The reasons for intervention, subversion, terror, and repression are not obscure. They are summarized accurately by Patrice McSherry in the most careful scholarly study of Operation Condor, the international terrorist operation established with U.S. backing in Pinochet’s Chile: “the Latin American militaries, normally acting with the support of the U.S. government, overthrew civilian governments and destroyed other centers of democratic power in their societies (parties, unions, universities, and constitutionalist sectors of the armed forces) precisely when the class orientation of the state was about to change or was in the process of change, shifting state power to non-elite social sectors...Preventing such transformations of the state was a key objective of Latin American elites, and U.S. officials considered it a vital national security interest as well.” [5]

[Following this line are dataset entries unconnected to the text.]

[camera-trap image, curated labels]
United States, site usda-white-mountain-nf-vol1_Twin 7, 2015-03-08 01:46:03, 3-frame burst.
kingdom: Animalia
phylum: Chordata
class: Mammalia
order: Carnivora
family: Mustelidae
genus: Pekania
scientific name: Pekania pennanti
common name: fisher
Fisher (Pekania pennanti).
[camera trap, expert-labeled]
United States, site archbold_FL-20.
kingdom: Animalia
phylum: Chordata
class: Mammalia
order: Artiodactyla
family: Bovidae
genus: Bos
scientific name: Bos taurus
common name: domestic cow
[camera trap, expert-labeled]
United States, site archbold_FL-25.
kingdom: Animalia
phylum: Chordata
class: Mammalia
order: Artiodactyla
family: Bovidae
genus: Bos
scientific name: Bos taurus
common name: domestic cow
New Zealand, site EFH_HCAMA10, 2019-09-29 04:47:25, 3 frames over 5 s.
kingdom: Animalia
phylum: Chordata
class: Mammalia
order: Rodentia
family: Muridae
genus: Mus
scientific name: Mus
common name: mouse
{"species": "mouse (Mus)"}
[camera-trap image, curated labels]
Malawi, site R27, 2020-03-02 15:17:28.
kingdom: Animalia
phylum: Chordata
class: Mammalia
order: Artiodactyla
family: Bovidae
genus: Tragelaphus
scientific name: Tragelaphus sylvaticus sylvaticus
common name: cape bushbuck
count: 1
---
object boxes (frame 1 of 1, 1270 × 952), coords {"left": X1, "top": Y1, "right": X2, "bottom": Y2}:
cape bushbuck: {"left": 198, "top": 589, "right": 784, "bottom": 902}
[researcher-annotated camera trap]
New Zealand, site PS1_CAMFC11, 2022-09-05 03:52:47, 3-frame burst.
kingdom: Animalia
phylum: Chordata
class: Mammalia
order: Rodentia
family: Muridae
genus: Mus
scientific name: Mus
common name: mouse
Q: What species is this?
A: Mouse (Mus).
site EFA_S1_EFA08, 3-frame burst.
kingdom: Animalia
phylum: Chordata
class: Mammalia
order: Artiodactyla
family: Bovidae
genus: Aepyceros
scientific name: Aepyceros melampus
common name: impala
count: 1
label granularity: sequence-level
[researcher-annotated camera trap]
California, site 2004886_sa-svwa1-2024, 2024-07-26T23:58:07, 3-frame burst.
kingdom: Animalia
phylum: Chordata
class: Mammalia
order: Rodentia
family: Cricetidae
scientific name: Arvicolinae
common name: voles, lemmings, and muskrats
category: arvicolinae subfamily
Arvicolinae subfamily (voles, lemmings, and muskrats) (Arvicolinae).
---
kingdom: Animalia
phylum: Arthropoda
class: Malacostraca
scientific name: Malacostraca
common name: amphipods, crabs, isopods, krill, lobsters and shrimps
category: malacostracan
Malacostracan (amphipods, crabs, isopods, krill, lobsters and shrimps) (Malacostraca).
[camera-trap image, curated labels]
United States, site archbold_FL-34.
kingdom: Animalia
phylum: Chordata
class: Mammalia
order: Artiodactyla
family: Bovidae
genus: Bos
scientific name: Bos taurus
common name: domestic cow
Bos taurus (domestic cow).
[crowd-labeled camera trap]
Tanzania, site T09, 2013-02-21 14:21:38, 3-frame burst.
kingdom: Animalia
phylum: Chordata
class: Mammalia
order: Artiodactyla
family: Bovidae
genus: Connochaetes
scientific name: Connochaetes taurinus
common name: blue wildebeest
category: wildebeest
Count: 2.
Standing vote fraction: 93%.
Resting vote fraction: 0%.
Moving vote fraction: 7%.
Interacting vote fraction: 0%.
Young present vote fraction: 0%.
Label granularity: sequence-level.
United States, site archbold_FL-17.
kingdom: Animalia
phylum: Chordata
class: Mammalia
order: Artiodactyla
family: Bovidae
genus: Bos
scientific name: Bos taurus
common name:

It is easy to demonstrate that what are termed “national security interests” have only an incidental relation to the security of the nation, though they have a very close relation to the interests of dominant sectors within the imperial state, and to the general state interest of ensuring obedience.


The term “stability” is used here in its standard technical meaning: subordination to Washington’s will. There is no contradiction, for example, when liberal commentator James Chace, former editor of Foreign Affairs, explains that the United States sought to “destabilize a freely elected Marxist government in Chile” because “we were determined to seek stability” (under the Pinochet dictatorship).